# TEXTO SELECCIONADO:
———

Por el momento Nietzsche no la encuentra. Y han de pasar muchos meses, dieciocho exactamente («número que podría sugerir, al menos entre budistas, la idea de que, en el fondo, yo soy un elefante hembra»), desde la génesis afectiva en Recoaro, pasando por esta génesis conceptual en Sils-Maria, hasta que, en enero de 1883, tenga Nietzsche en Rapallo la visión del tipo de Zaratustra, esto es, lo que hemos llamado génesis figurativa de la obra. Entonces estarán listos los tres elementos, y la primera parte brotará eruptivamente «en diez días».
El tiempo que transcurre entre la revelación de Sils-Maria y la aparición de Rapallo está lleno de elementos convulsivos en la vida de Nietzsche. Acabada la temporada estival en Sils-Maria Nietzsche vuelve a Génova donde pasa todo el invierno; en abril de 1882 embarca para Mesina, y poco más tarde va a Roma, donde conoce a Lou von Salomé, la mujer cuya mano solicitará por dos veces inútilmente, pues ambas es rechazado. Con ella parte luego hacia el norte; Nietzsche pasa el mes de junio en Naumburgo, junto a su familia, y trabaja en La gaya ciencia. El mes de julio reside en Tautenburgo, esperando la llegada de Lou von Salomé, que le ha prometido vivir una temporada a su lado. La gaya ciencia está terminada y es enviada a la imprenta; en una de sus últimas páginas aparece ya la figura de Zaratustra, en un párrafo que luego pasará íntegramente a Así habló Zaratustra. A primeros de agosto Lou von Salomé llega a Tautenburgo. No es éste el momento de relatar aquella extraña aventura, que lleva a Nietzsche al borde de la tragicomedia.

———

# OBJETIVO DEL EJERCICIO:
Transcribe completo el texto seleccionado, sin alterar una sola palabra ni signo.

# LOS DATOS:
———

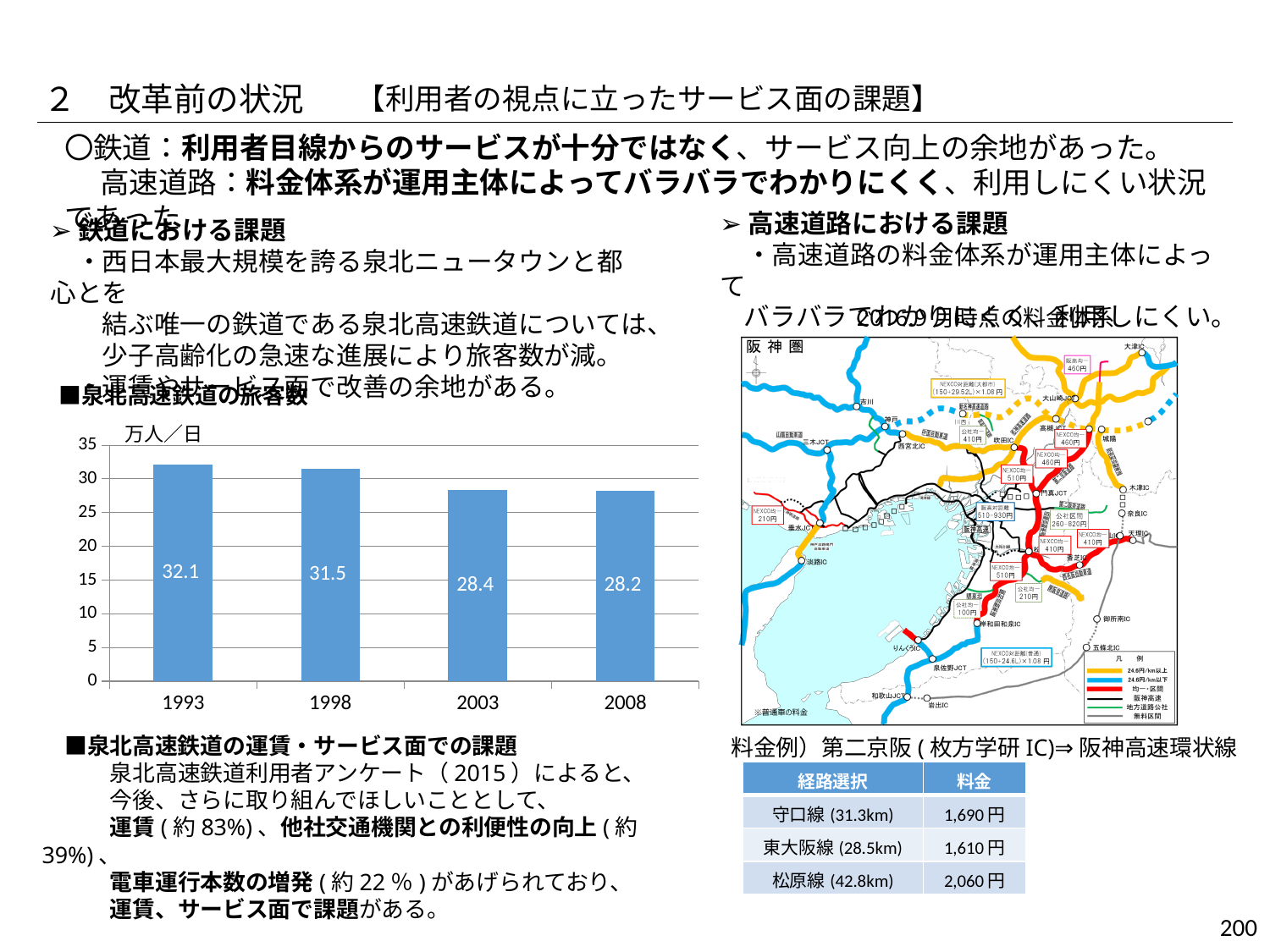
Which year has the lowest value in the 泉北高速鉄道の旅客数 chart? 2008 How many years are shown on the x axis of the 泉北高速鉄道の旅客数 chart? 4 What is the value for 2003 in the 泉北高速鉄道の旅客数 chart? 28.4 What is the value for 2008 in the 泉北高速鉄道の旅客数 chart? 28.2 What is the difference between the 1993 and 2008 values in the 泉北高速鉄道の旅客数 chart? 3.9 What is the difference between the 1998 and 2003 values in the 泉北高速鉄道の旅客数 chart? 3.1 What kind of chart is the 泉北高速鉄道の旅客数 chart? bar chart What is the value for 1993 in the 泉北高速鉄道の旅客数 chart? 32.1 In the 泉北高速鉄道の旅客数 chart, which is larger, the value for 1998 or the value for 2003? 1998 Which year has the highest value in the 泉北高速鉄道の旅客数 chart? 1993 Do the values in the 泉北高速鉄道の旅客数 chart rise or fall from 1993 to 2008? fall In the 泉北高速鉄道の旅客数 chart, is the value for 2003 greater or less than 30? less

———

# SOLUCIÓN DE LA TAREA:
Por el momento Nietzsche no la encuentra. Y han de pasar muchos meses, dieciocho exactamente («número que podría sugerir, al menos entre budistas, la idea de que, en el fondo, yo soy un elefante hembra»), desde la génesis afectiva en Recoaro, pasando por esta génesis conceptual en Sils-Maria, hasta que, en enero de 1883, tenga Nietzsche en Rapallo la visión del tipo de Zaratustra, esto es, lo que hemos llamado génesis figurativa de la obra. Entonces estarán listos los tres elementos, y la primera parte brotará eruptivamente «en diez días».
El tiempo que transcurre entre la revelación de Sils-Maria y la aparición de Rapallo está lleno de elementos convulsivos en la vida de Nietzsche. Acabada la temporada estival en Sils-Maria Nietzsche vuelve a Génova donde pasa todo el invierno; en abril de 1882 embarca para Mesina, y poco más tarde va a Roma, donde conoce a Lou von Salomé, la mujer cuya mano solicitará por dos veces inútilmente, pues ambas es rechazado. Con ella parte luego hacia el norte; Nietzsche pasa el mes de junio en Naumburgo, junto a su familia, y trabaja en La gaya ciencia. El mes de julio reside en Tautenburgo, esperando la llegada de Lou von Salomé, que le ha prometido vivir una temporada a su lado. La gaya ciencia está terminada y es enviada a la imprenta; en una de sus últimas páginas aparece ya la figura de Zaratustra, en un párrafo que luego pasará íntegramente a Así habló Zaratustra. A primeros de agosto Lou von Salomé llega a Tautenburgo. No es éste el momento de relatar aquella extraña aventura, que lleva a Nietzsche al borde de la tragicomedia.